18.455: Advanced Combinatorial Optimization, Spring 2020

Instructor: Michel Goemans.

Tuesdays and Thursdays 9:30AM-11:00AM in 4-149.

This page: https://math.mit.edu/18.455

Office hour: by appointment (easiest, ask in class; ow, by email).

In this course, we will be covering a range of topics in combinatorial optimization. A partial/preliminary list of topics include:

• Non-bipartite matchings: Tutte-Berge formula, Edmonds' algorithm, Edmonds-Gallai decomposition, etc.
• Matchings: Algebraic approaches, Pfaffians, Pfaffian orientations, counting perfect matchings in planar graphs.
• Matching polytope, total-dual integrality (TDI), compact formulations and extension complexity.
• Stable sets: perfect graphs, weak perfect graph theorem, stable set polytope.
• Stable sets: orthonormal representations, theta function and Shannon capacity. Semidefinite Programming (SDP).
• Matroids: representability, matroid intersection, matroid matching, approximately counting bases.
• Submodularity. Minimization.
• Multi-commodity flows and disjoint paths.

Assignments. There will be around 5 problem sets.

• Problem set 1, due 2/27/2020. (Updated. Hint in exercise 3 has been corrected.)

Textbook and lecture notes. The best reference on the subject is the 3-volume book by Lex Schrijver "Combinatorial Optimization: Polyhedra and Efficiency" (available in the libraries) published by Springer. This is optional (as I don't follow it closely). I will try my best to provide some lecture notes (often from past scribed notes from students).

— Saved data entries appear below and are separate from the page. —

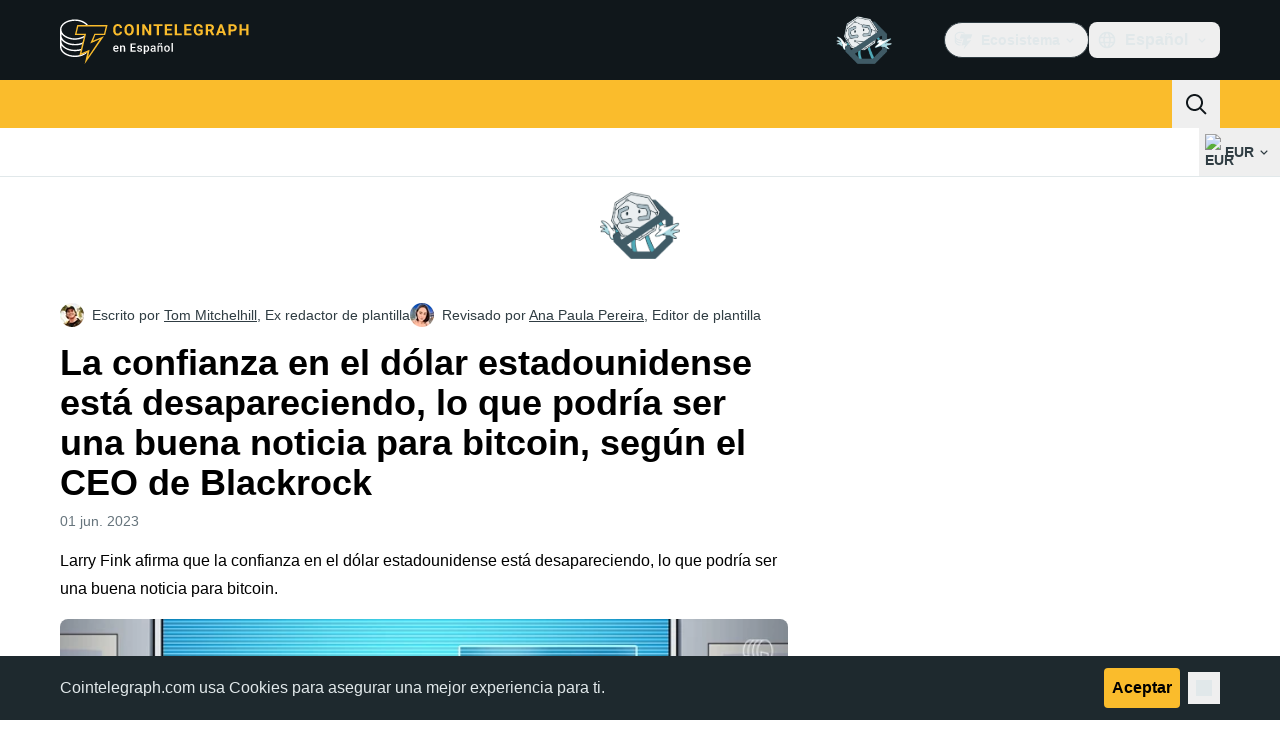

--- FILE ---
content_type: text/javascript; charset=utf-8
request_url: https://es.cointelegraph.com/_duck/ducklings/fHCKJzsA.js
body_size: -585
content:
import{aQ as n,c as d,o as l,n as o}from"./C515-5gH.js";try{let e=typeof window<"u"?window:typeof global<"u"?global:typeof globalThis<"u"?globalThis:typeof self<"u"?self:{},s=new e.Error().stack;s&&(e._sentryDebugIds=e._sentryDebugIds||{},e._sentryDebugIds[s]="1f358ade-8963-43e7-862d-5c342401df53",e._sentryDebugIdIdentifier="sentry-dbid-1f358ade-8963-43e7-862d-5c342401df53")}catch{}const t="_image_51qro_1",a={image:t},c={};function r(e,s){return l(),d("img",{class:o(e.$style.image),src:"https://images.cointelegraph.com/images/373_aHR0cHM6Ly9zMy5jb2ludGVsZWdyYXBoLmNvbS9zdG9yYWdlL3VwbG9hZHMvdmlldy9hNGFkNDk1ZmMwNGJkOTdmNzE2NDlhNDhkNjAwM2QwMC5wbmc=.png"},null,2)}const i={$style:a},m=n(c,[["render",r],["__cssModules",i]]);export{m as A};
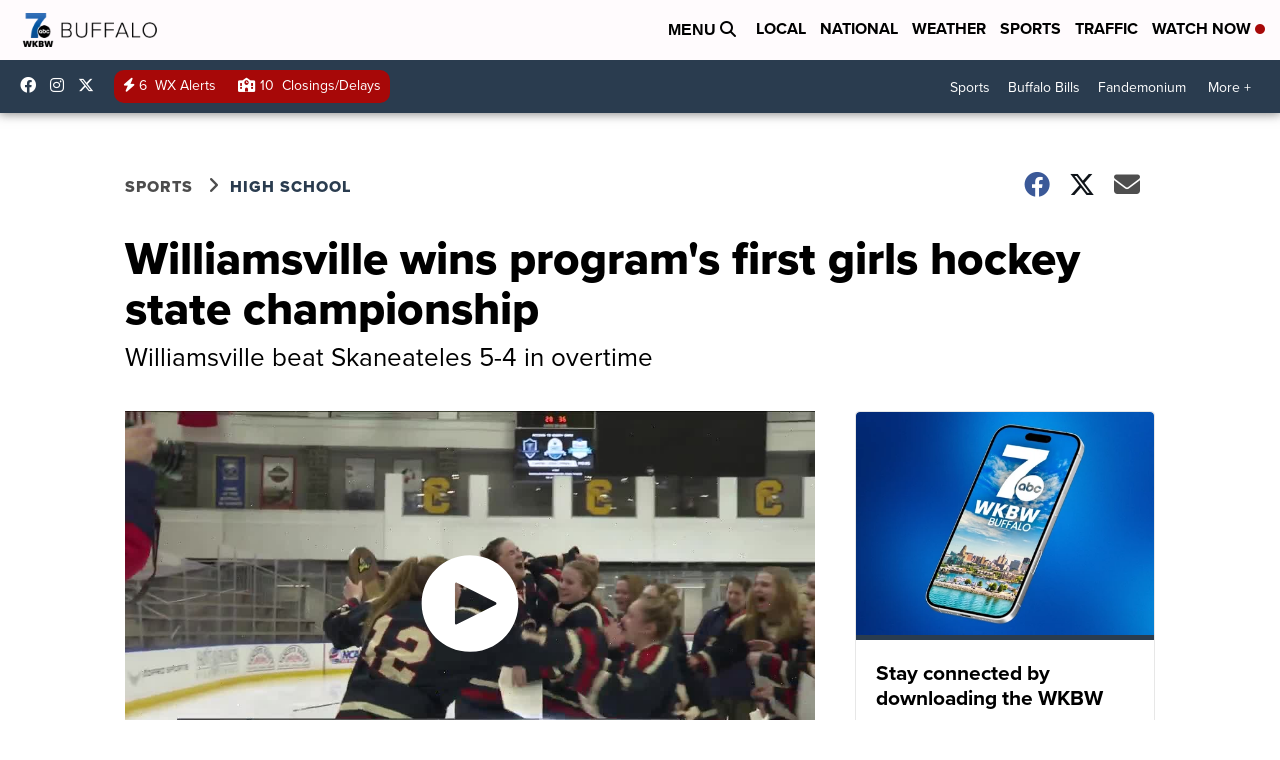

--- FILE ---
content_type: application/javascript; charset=utf-8
request_url: https://fundingchoicesmessages.google.com/f/AGSKWxV3bciGF7GqE9ahY7BSiST5fa-jLzv46ci3BQTn7j81yCH2c-v5mC5JYpC-jK9zk7uQv98ijbBVWGKa5jPTpNLw2mrf-EDjaUhnwZ5ZRBE-V8p4Jns262Jp8NgMEPKWoZpGeuDqrpBGNnFAeVNh2SgvmGumM4bmvef4KUR5kXCD-y2c4Kdxsh4ulBfD/_.nl/ads/-gif-advert./bookads2./adremote./RivistaOpenX.
body_size: -1288
content:
window['acf22fc5-6b01-46d0-9961-195f9197f4c2'] = true;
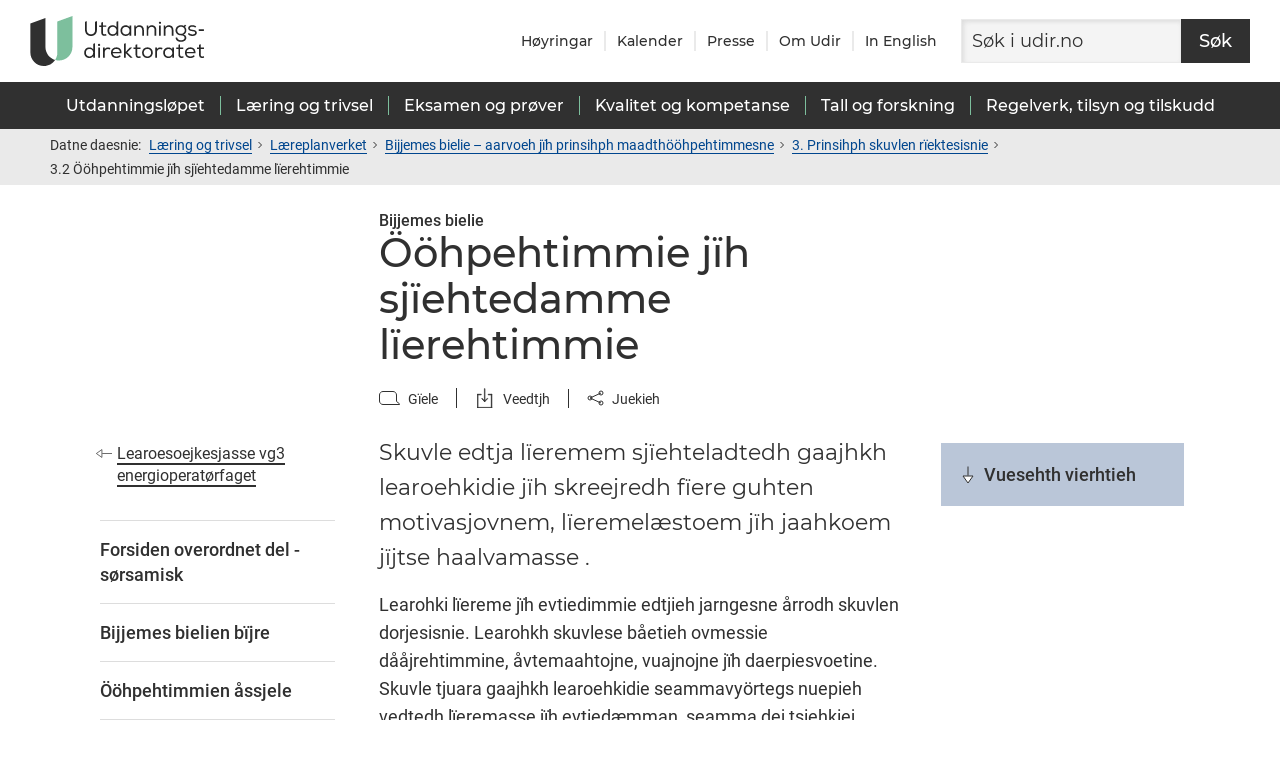

--- FILE ---
content_type: text/javascript
request_url: https://www.udir.no/Kvark/dist/987.ca0a56cb42d3210ef90a.js
body_size: 3013
content:
(this.webpackChunkkvark=this.webpackChunkkvark||[]).push([[987],{29987:function(t){t.exports=function(){"use strict";function t(t,n){if(t)for(var e in t)({}).hasOwnProperty.call(t,e)&&n(e,t[e])}var n={unstyled:"p","header-one":"h1","header-two":"h2","header-three":"h3","header-four":"h4","header-five":"h5","header-six":"h6","unordered-list-item":"ul","ordered-list-item":"ol",blockquote:"blockquote",code:"pre"};function e(t){return t&&n[t]}function r(n){var e="";return t(n,(function(t,n){n&&(e+="".concat(t,":").concat(n,";"))})),e}function a(t,n){var e={};return t.COLOR[n]&&(e.COLOR=t.COLOR[n]),t.BGCOLOR[n]&&(e.BGCOLOR=t.BGCOLOR[n]),t.FONTSIZE[n]&&(e.FONTSIZE=t.FONTSIZE[n]),t.FONTFAMILY[n]&&(e.FONTFAMILY=t.FONTFAMILY[n]),t.UNDERLINE[n]&&(e.UNDERLINE=!0),t.ITALIC[n]&&(e.ITALIC=!0),t.BOLD[n]&&(e.BOLD=!0),t.STRIKETHROUGH[n]&&(e.STRIKETHROUGH=!0),t.CODE[n]&&(e.CODE=!0),t.SUBSCRIPT[n]&&(e.SUBSCRIPT=!0),t.SUPERSCRIPT[n]&&(e.SUPERSCRIPT=!0),e}function c(t,n,e){var r=!0;return e>0&&e<t.length?n.forEach((function(n){r=r&&t[n][e]===t[n][e-1]})):r=!1,r}function o(t,n,e,r){var a=t[n];if("function"==typeof r){var c=r(a,e);if(c)return c}if("MENTION"===a.type)return'<a href="'.concat(a.data.url,'" class="wysiwyg-mention" data-mention data-value="').concat(a.data.value,'">').concat(e,"</a>");if("LINK"===a.type){var o=a.data.targetOption||"_self";return'<a href="'.concat(a.data.url,'" target="').concat(o,'">').concat(e,"</a>")}if("IMAGE"===a.type){var s=a.data.alignment;return s&&s.length?'<div style="text-align:'.concat(s,';"><img src="').concat(a.data.src,'" alt="').concat(a.data.alt,'" style="height: ').concat(a.data.height,";width: ").concat(a.data.width,'"/></div>'):'<img src="'.concat(a.data.src,'" alt="').concat(a.data.alt,'" style="height: ').concat(a.data.height,";width: ").concat(a.data.width,'"/>')}return"EMBEDDED_LINK"===a.type?'<iframe width="'.concat(a.data.width,'" height="').concat(a.data.height,'" src="').concat(a.data.src,'" frameBorder="0"></iframe>'):e}function s(t,n,e,r){var o=[],s=Array.from(t.text);if(s.length>0)for(var i,u=function(t){var n=t.text,e=t.inlineStyleRanges,r={BOLD:new Array(n.length),ITALIC:new Array(n.length),UNDERLINE:new Array(n.length),STRIKETHROUGH:new Array(n.length),CODE:new Array(n.length),SUPERSCRIPT:new Array(n.length),SUBSCRIPT:new Array(n.length),COLOR:new Array(n.length),BGCOLOR:new Array(n.length),FONTSIZE:new Array(n.length),FONTFAMILY:new Array(n.length),length:n.length};return e&&e.length>0&&e.forEach((function(t){for(var n=t.offset,e=n+t.length,a=n;a<e;a+=1)0===t.style.indexOf("color-")?r.COLOR[a]=t.style.substring(6):0===t.style.indexOf("bgcolor-")?r.BGCOLOR[a]=t.style.substring(8):0===t.style.indexOf("fontsize-")?r.FONTSIZE[a]=t.style.substring(9):0===t.style.indexOf("fontfamily-")?r.FONTFAMILY[a]=t.style.substring(11):r[t.style]&&(r[t.style][a]=!0)})),r}(t),h=e;h<r;h+=1)h!==e&&c(u,n,h)?(i.text.push(s[h]),i.end=h+1):(i={styles:a(u,h),text:[s[h]],start:h,end:h+1},o.push(i));return o}function i(n,e){var r=s(n,["BOLD","ITALIC","UNDERLINE","STRIKETHROUGH","CODE","SUPERSCRIPT","SUBSCRIPT"],e.start,e.end),a="";return r.forEach((function(n){a+=function(n){var e,r=n.styles,a=(e=n.text)&&e.length>0?e.map((function(t){switch(t){case"\n":return"<br>";case"&":return"&amp;";case"<":return"&lt;";case">":return"&gt;";default:return t}})).join(""):"";return t(r,(function(t,n){a=function(t,n){return"BOLD"===t?"<strong>".concat(n,"</strong>"):"ITALIC"===t?"<em>".concat(n,"</em>"):"UNDERLINE"===t?"<ins>".concat(n,"</ins>"):"STRIKETHROUGH"===t?"<del>".concat(n,"</del>"):"CODE"===t?"<code>".concat(n,"</code>"):"SUPERSCRIPT"===t?"<sup>".concat(n,"</sup>"):"SUBSCRIPT"===t?"<sub>".concat(n,"</sub>"):n}(t,a)})),a}(n)})),a=function(t,n){if(t&&(t.COLOR||t.BGCOLOR||t.FONTSIZE||t.FONTFAMILY)){var e='style="';return t.COLOR&&(e+="color: ".concat(t.COLOR,";")),t.BGCOLOR&&(e+="background-color: ".concat(t.BGCOLOR,";")),t.FONTSIZE&&(e+="font-size: ".concat(t.FONTSIZE).concat(/^\d+$/.test(t.FONTSIZE)?"px":"",";")),t.FONTFAMILY&&(e+="font-family: ".concat(t.FONTFAMILY,";")),"<span ".concat(e+='"',">").concat(n,"</span>")}return n}(e.styles,a)}function u(t,n,e,r){var a=[],c=function(t,n){var e=[],r=0,a=t.entityRanges.map((function(t){return{offset:t.offset,length:t.length,key:t.key,type:"ENTITY"}}));return(a=(a=a.concat(function(t,n){var e=[];if(n)for(var r=0,a=0,c=t,o=n.trigger||"#",s=n.separator||" ";c.length>0&&a>=0;)if(c[0]===o?(a=0,r=0,c=c.substr(o.length)):(a=c.indexOf(s+o))>=0&&(c=c.substr(a+(s+o).length),r+=a+s.length),a>=0){var i=c.indexOf(s)>=0?c.indexOf(s):c.length,u=c.substr(0,i);u&&u.length>0&&e.push({offset:r,length:u.length+o.length,type:"HASHTAG"}),r+=o.length}return e}(t.text,n))).sort((function(t,n){return t.offset-n.offset}))).forEach((function(t){t.offset>r&&e.push({start:r,end:t.offset}),e.push({start:t.offset,end:t.offset+t.length,entityKey:t.key,type:t.type}),r=t.offset+t.length})),r<t.text.length&&e.push({start:r,end:t.text.length}),e}(t,e);return c.forEach((function(e,u){var h=function(t,n,e,r){var a=[];s(t,["COLOR","BGCOLOR","FONTSIZE","FONTFAMILY"],e.start,e.end).forEach((function(n){a.push(i(t,n))}));var c=a.join("");return"ENTITY"===e.type?void 0!==e.entityKey&&null!==e.entityKey&&(c=o(n,e.entityKey,c,r)):"HASHTAG"===e.type&&(c='<a href="'.concat(c,'" class="wysiwyg-hashtag">').concat(c,"</a>")),c}(t,n,e,r);0===u&&(h=function(t){if(t){for(var n=t,e=0;e<n.length&&" "===t[e];e+=1)n=n.replace(" ","&nbsp;");return n}return t}(h)),u===c.length-1&&(h=function(t){if(t){for(var n=t,e=n.length-1;e>=0&&" "===n[e];e-=1)n="".concat(n.substring(0,e),"&nbsp;").concat(n.substring(e+1));return n}return t}(h)),a.push(h)})),a.join("")}function h(t,n,a,c,o){var s,i=[],f=[];return t.forEach((function(t){var l=!1;if(s?s.type!==t.type?(i.push("</".concat(e(s.type),">\n")),i.push("<".concat(e(t.type),">\n"))):s.depth===t.depth?f&&f.length>0&&(i.push(h(f,n,a,c,o)),f=[]):(l=!0,f.push(t)):i.push("<".concat(e(t.type),">\n")),!l){i.push("<li");var O=r(t.data);O&&i.push(' style="'.concat(O,'"')),c&&i.push(' dir = "auto"'),i.push(">"),i.push(u(t,n,a,o)),i.push("</li>\n"),s=t}})),f&&f.length>0&&i.push(h(f,n,a,c,o)),i.push("</".concat(e(s.type),">\n")),i.join("")}return function(t,n,a,c){var s=[];if(t){var i=t.blocks,f=t.entityMap;if(i&&i.length>0){var l=[];if(i.forEach((function(t){if("unordered-list-item"===(g=t.type)||"ordered-list-item"===g)l.push(t);else{if(l.length>0){var i=h(l,f,n,c);s.push(i),l=[]}var O=function(t,n,a,c,s){var i=[];if(function(t){return!(!(t.entityRanges.length>0)||(n=t.text,null!=n&&0!==n.length&&0!==n.trim().length&&"atomic"!==t.type));var n}(t))i.push(o(n,t.entityRanges[0].key,void 0,s));else{var h=e(t.type);if(h){i.push("<".concat(h));var f=r(t.data);f&&i.push(' style="'.concat(f,'"')),c&&i.push(' dir = "auto"'),i.push(">"),i.push(u(t,n,a,s)),i.push("</".concat(h,">"))}}return i.push("\n"),i.join("")}(t,f,n,a,c);s.push(O)}var g})),l.length>0){var O=h(l,f,n,a,c);s.push(O),l=[]}}}return s.join("")}}()}}]);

• Lecture notes for first 3 lectures on maximum cardinality matchings in general graphs (Tutte-Berge formula, Edmonds algorithm, Edmonds-Gallai decomposition, ear decompositions).
• Lecture notes on an algebraic approach for matchings (determinant of skew-symmetric matrices, Pfaffians, blue-red matchings, Pfaffian orientations, counting matchings in planar graphs).